Cusano Milanino (Milano), 5 Settembre 2024 - Una "reazione a cortocircuito" dietro l'omicidio commesso da Lorenzo D’Errico, il 38enne che nel 2021 uccise il padre, il 65enne Carmine D’Errico, colpendolo 40 volte per una lite nata nella loro abitazione a Cusano Milanino da una discussione sulle molestie a sfondo sessuale che l’imputato sostiene di avere subìto da bambino, proprio da parte dei genitori. Poi il 38enne aveva bruciato il corpo del padre in un capannone abbandonato a Cerro Maggiore.
E' quanto emerge dalle motivazioni della sentenza con cui lo scorso giugno la Corte d‘Assise di Monza ha condannato Lorenzo D’Errico a 24 anni di carcere per omicidio volontario e occultamento di cadavere. La Corte monzese, presieduta dal giudice Carlo Ottone De Marchi, ha concesso all'imputato l'attenuante del dolo d'impeto sostenendo che il 38enne ha agito "per l'impulso causato dall'ennesima discussione" con il padre a causa di un gesto del genitore "evocativo di ricordi d'infanzia dolorosi e mai completamente metabolizzati nel vissuto successivo, che ha travolto i freni psichici dell'imputato" che si è anche trovato nella "materiale disponibilità di un piccone occasionalmente lasciato nella stanza".

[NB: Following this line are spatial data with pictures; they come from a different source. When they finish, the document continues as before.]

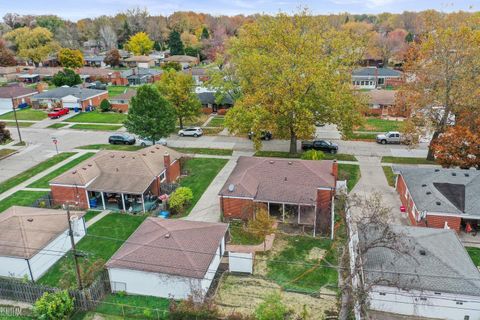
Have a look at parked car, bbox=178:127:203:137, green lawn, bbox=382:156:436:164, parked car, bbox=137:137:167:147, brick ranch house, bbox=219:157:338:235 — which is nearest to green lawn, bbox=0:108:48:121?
parked car, bbox=137:137:167:147

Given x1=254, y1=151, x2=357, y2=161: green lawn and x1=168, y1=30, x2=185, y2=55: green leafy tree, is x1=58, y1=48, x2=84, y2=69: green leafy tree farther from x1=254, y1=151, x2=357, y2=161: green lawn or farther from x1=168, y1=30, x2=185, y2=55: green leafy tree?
x1=254, y1=151, x2=357, y2=161: green lawn

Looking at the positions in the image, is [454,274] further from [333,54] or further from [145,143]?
[145,143]

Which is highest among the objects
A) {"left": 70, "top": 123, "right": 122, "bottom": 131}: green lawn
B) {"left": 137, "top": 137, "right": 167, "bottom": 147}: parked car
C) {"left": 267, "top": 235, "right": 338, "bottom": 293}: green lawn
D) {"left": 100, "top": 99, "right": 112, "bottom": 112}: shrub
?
{"left": 100, "top": 99, "right": 112, "bottom": 112}: shrub

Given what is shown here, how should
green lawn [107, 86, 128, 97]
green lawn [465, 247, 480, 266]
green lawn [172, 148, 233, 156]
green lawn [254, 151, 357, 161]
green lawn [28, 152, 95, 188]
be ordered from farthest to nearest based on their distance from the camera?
green lawn [107, 86, 128, 97], green lawn [172, 148, 233, 156], green lawn [254, 151, 357, 161], green lawn [28, 152, 95, 188], green lawn [465, 247, 480, 266]

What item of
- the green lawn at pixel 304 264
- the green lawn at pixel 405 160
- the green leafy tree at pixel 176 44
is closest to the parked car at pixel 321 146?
the green lawn at pixel 405 160

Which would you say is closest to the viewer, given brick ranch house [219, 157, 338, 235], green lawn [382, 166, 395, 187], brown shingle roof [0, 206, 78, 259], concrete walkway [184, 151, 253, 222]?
brown shingle roof [0, 206, 78, 259]

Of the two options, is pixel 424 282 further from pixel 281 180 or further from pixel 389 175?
pixel 389 175

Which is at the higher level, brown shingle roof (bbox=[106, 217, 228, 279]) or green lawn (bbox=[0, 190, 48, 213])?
brown shingle roof (bbox=[106, 217, 228, 279])

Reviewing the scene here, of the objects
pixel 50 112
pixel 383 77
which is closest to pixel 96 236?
pixel 50 112
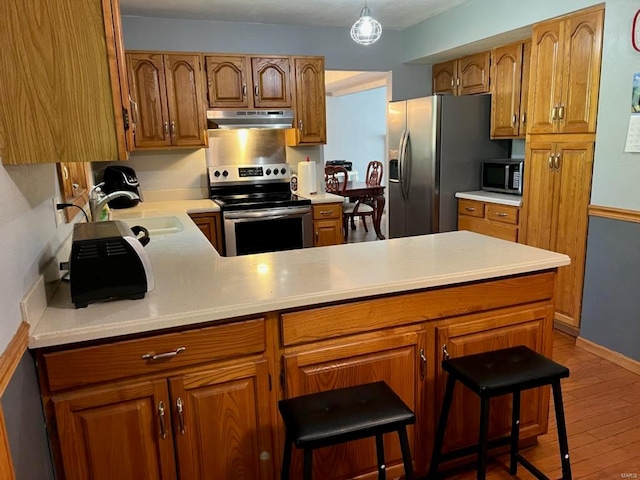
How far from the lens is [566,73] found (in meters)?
3.13

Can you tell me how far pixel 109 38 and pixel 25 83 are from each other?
246 mm

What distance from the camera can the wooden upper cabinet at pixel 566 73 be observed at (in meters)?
2.96

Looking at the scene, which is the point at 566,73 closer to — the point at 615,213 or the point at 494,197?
the point at 615,213

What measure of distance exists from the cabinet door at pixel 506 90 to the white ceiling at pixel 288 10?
59cm

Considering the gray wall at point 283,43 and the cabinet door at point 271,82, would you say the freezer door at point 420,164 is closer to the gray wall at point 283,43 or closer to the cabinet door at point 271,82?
the gray wall at point 283,43

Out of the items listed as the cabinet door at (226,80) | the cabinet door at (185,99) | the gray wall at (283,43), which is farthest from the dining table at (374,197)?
the cabinet door at (185,99)

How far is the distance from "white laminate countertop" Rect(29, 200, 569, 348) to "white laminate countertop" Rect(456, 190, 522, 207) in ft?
5.11

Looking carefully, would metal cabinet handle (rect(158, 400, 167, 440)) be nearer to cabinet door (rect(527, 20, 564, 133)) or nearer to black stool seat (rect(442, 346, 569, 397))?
black stool seat (rect(442, 346, 569, 397))

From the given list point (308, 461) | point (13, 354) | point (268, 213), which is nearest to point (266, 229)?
point (268, 213)

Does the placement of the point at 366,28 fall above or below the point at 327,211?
above

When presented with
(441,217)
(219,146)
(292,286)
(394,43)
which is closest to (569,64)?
(441,217)

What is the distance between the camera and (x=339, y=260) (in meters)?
1.95

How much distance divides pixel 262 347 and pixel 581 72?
2.78m

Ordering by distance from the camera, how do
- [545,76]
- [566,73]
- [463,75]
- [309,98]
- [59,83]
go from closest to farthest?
[59,83] → [566,73] → [545,76] → [309,98] → [463,75]
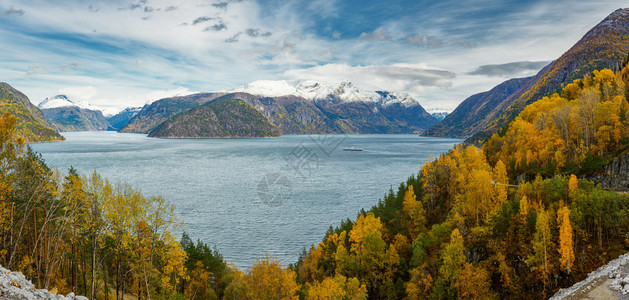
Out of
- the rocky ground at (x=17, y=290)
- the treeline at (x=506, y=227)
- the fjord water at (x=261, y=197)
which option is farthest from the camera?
the fjord water at (x=261, y=197)

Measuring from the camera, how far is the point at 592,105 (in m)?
66.0

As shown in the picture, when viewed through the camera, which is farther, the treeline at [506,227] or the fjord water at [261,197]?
the fjord water at [261,197]

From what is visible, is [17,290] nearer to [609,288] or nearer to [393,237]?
[609,288]

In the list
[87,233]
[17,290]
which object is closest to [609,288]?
[17,290]

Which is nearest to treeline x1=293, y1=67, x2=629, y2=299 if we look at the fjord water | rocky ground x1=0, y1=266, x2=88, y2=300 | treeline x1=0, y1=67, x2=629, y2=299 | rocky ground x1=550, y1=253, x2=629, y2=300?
treeline x1=0, y1=67, x2=629, y2=299

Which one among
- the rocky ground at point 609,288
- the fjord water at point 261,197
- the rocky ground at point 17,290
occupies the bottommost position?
the fjord water at point 261,197

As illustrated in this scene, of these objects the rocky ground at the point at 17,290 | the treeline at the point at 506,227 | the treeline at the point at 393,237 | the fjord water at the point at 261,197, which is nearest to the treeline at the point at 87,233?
the treeline at the point at 393,237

Uno stato d'animo che, però, "non costituisce una patologia mentale, neppure transitoria, tale da integrare gli estremi dell'infermità". I giudici non hanno ritenuto di applicare l’aggravante della crudeltà, mentre hanno concesso le attenuanti generiche sia per la condotta processuale che per l’avvenuto risarcimento del danno ai due fratelli prima dell’inizio del dibattimento. Lorenzo D’Errico aveva aderito al percorso di giustizia riparativa, ma i parenti si erano rifiutati di incontrarlo. Uno di loro aveva accettato di ricevere una lettera di scuse.